§ **Task brief**
Write out the part of the designer diary starting at "When we started" and ending at "out really well.", word for word.

=== Extract ===

Designer Diary: Retrofitting Mad King Ludwig's Castle with Towers, Decrees, and a Fifth Player

Designer Diary: Retrofitting Mad King Ludwig's Castle with Towers, Decrees, and a Fifth Player
Board Game: Castles of Mad King Ludwig: Collector's Edition
I've been noodling around on various Castles of Mad King Ludwig expansions since the original game was sent off to the printer in the middle of 2014. Some of those — moats, swans, and secret passages — came together in the Secrets package, but the others never materialized, and other games slowly drew my attention away from them.

When we started planning for the Castles of Mad King Ludwig: Collector's Edition, I pulled out my notes and designs from those expansions in the hope I could find something that would be worthy for the new release. Some of the concepts had been borrowed and modified for The Palace of Mad King Ludwig spinoff, and others just...didn't seem appealing. I had to start from scratch, which unbeknownst to me was (spoiler alert!) going to work out really well.

=== Supplied information ===

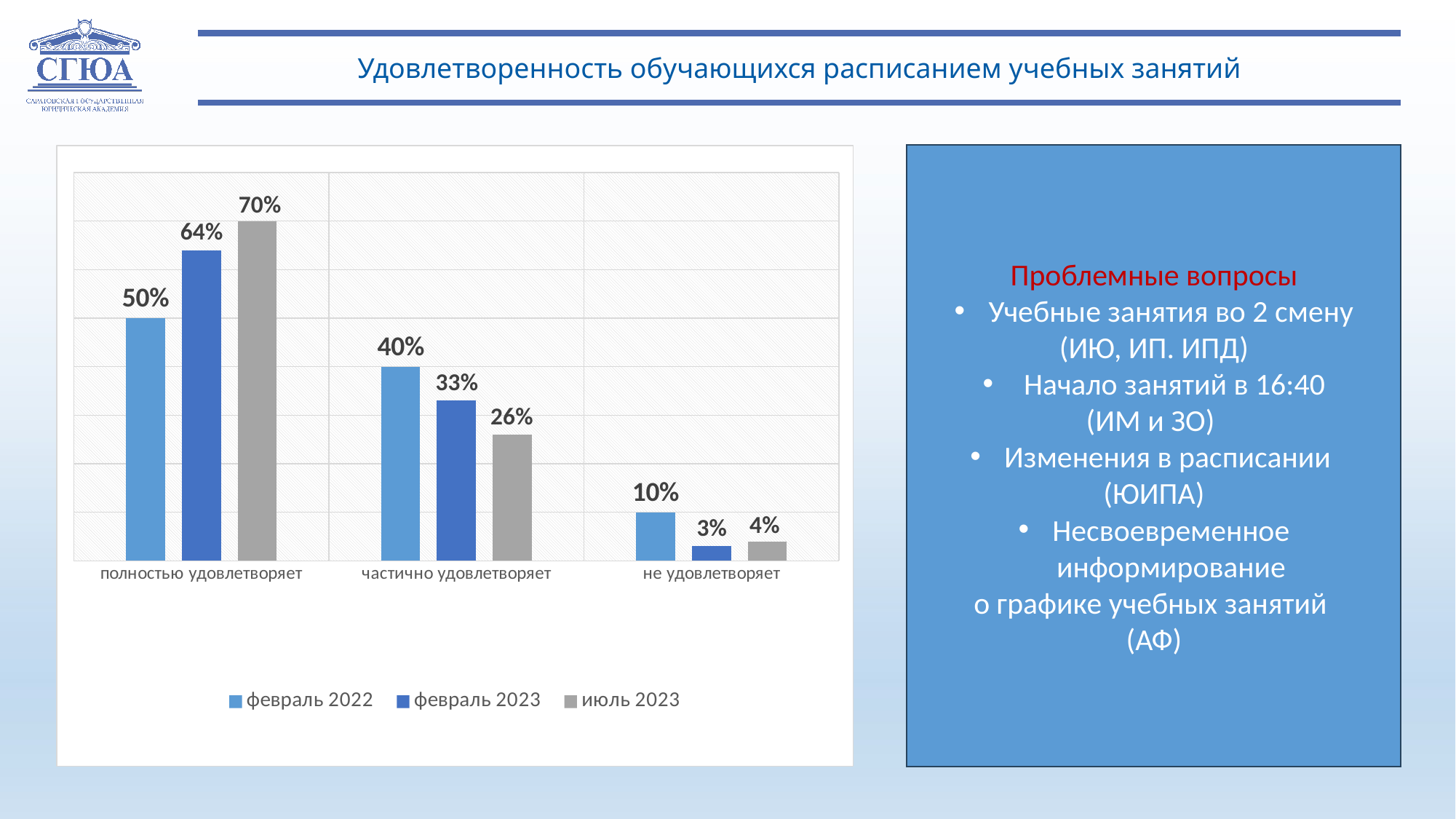
What is the value for 'полностью удовлетворяет' in the 'февраль 2023' series? 64% What is the value for 'частично удовлетворяет' in the 'февраль 2022' series? 40% Which category has the highest value in the 'июль 2023' series? полностью удовлетворяет What is the difference between the 'июль 2023' and 'февраль 2022' values for 'полностью удовлетворяет'? 20% How many series does the legend list? 3 Which series is shown in grey in the legend? июль 2023 Which is larger for 'частично удовлетворяет': the 'февраль 2023' value or the 'июль 2023' value? февраль 2023 What is the value for 'не удовлетворяет' in the 'февраль 2023' series? 3% How many categories are shown on the x axis? 3 Which category has the lowest value in the 'февраль 2022' series? не удовлетворяет What is the value for 'полностью удовлетворяет' in the 'июль 2023' series? 70% What kind of chart is shown on the slide? bar chart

===

§ **Solution for this exercise**
When we started planning for the Castles of Mad King Ludwig: Collector's Edition, I pulled out my notes and designs from those expansions in the hope I could find something that would be worthy for the new release. Some of the concepts had been borrowed and modified for The Palace of Mad King Ludwig spinoff, and others just...didn't seem appealing. I had to start from scratch, which unbeknownst to me was (spoiler alert!) going to work out really well.